═════ Task data ═════

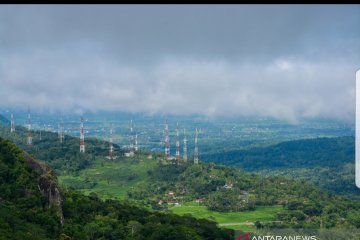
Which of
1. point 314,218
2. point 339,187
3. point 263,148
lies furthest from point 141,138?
point 314,218

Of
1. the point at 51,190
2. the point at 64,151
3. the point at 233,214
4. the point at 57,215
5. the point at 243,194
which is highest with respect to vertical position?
the point at 51,190

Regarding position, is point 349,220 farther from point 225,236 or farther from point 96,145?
point 96,145

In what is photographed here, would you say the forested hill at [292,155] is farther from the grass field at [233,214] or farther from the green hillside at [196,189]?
the grass field at [233,214]

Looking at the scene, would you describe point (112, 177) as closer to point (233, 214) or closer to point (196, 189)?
point (196, 189)

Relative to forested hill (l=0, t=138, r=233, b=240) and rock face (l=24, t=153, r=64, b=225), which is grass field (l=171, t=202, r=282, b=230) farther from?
rock face (l=24, t=153, r=64, b=225)

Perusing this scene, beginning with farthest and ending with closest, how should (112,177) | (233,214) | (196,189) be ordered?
(112,177) < (196,189) < (233,214)

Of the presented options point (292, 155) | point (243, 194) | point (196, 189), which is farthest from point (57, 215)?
point (292, 155)

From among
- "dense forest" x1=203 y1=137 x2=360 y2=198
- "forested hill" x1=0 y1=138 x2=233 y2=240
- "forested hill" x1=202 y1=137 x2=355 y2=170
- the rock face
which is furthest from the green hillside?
"forested hill" x1=202 y1=137 x2=355 y2=170
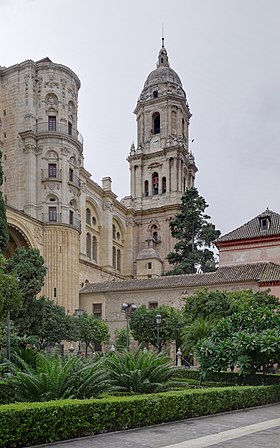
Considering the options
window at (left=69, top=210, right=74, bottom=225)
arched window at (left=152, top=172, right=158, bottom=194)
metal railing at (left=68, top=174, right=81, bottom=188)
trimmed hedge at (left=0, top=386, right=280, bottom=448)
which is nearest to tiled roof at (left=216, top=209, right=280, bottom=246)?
window at (left=69, top=210, right=74, bottom=225)

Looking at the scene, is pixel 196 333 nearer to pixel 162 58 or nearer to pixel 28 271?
pixel 28 271

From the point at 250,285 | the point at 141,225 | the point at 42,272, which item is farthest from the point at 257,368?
the point at 141,225

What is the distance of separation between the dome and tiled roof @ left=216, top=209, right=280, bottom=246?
34003mm

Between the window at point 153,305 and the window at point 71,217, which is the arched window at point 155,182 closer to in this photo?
the window at point 71,217

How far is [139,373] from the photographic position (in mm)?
12023

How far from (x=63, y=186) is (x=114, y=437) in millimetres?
33492

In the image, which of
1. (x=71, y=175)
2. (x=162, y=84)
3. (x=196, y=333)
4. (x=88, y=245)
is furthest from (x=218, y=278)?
(x=162, y=84)

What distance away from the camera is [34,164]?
4150cm

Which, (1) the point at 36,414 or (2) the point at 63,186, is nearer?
(1) the point at 36,414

═════

### Aim
Copy all of the data above word for word, leaving out the pictures.

### Exercise response
Which of
1. point 314,218
2. point 339,187
3. point 263,148
lies furthest from point 141,138?
point 314,218

Of
1. the point at 51,190
2. the point at 64,151
3. the point at 233,214
4. the point at 57,215
5. the point at 243,194
which is highest with respect to vertical position?
the point at 51,190

Regarding position, is point 349,220 farther from point 225,236 or farther from point 96,145?
point 96,145

In what is photographed here, would you say the forested hill at [292,155] is farther from the grass field at [233,214] or farther from the green hillside at [196,189]?
the grass field at [233,214]

Looking at the scene, would you describe point (112, 177) as closer to point (233, 214) or closer to point (196, 189)?
point (196, 189)

Relative to forested hill (l=0, t=138, r=233, b=240) and rock face (l=24, t=153, r=64, b=225), which is grass field (l=171, t=202, r=282, b=230) farther from?
rock face (l=24, t=153, r=64, b=225)

Perusing this scene, beginning with farthest and ending with closest, how should (112,177) | (233,214) | (196,189) be ordered?
(112,177) < (196,189) < (233,214)

Of the presented options point (292, 155) | point (243, 194) | point (196, 189), which is farthest from point (57, 215)?
point (292, 155)

From among
- "dense forest" x1=203 y1=137 x2=360 y2=198
- "forested hill" x1=0 y1=138 x2=233 y2=240
- "forested hill" x1=202 y1=137 x2=355 y2=170
- the rock face
which is furthest from the green hillside?
"forested hill" x1=202 y1=137 x2=355 y2=170
Considering the options
window at (left=69, top=210, right=74, bottom=225)
arched window at (left=152, top=172, right=158, bottom=194)
metal railing at (left=68, top=174, right=81, bottom=188)
trimmed hedge at (left=0, top=386, right=280, bottom=448)
which is nearest to tiled roof at (left=216, top=209, right=280, bottom=246)?
window at (left=69, top=210, right=74, bottom=225)

Looking at the scene, is pixel 196 333 nearer to pixel 162 58 or nearer to pixel 28 271?
pixel 28 271

From the point at 250,285 | the point at 141,225 | the point at 42,272, which item is farthest from the point at 257,368?
the point at 141,225

What is the distance of separation between the dome and tiled roof @ left=216, top=209, right=280, bottom=246?
34003mm

Between the window at point 153,305 and the window at point 71,217, which is the arched window at point 155,182 closer to in this photo?
the window at point 71,217

How far is [139,373] from the photographic position (in mm)?
12023

How far from (x=63, y=186) is (x=114, y=437) in millimetres?
33492

In the image, which of
1. (x=71, y=175)
2. (x=162, y=84)
3. (x=196, y=333)
4. (x=88, y=245)
is furthest from (x=218, y=278)?
(x=162, y=84)

What distance away from the camera is [34,164]?
4150cm

Which, (1) the point at 36,414 or (2) the point at 63,186, is nearer?
(1) the point at 36,414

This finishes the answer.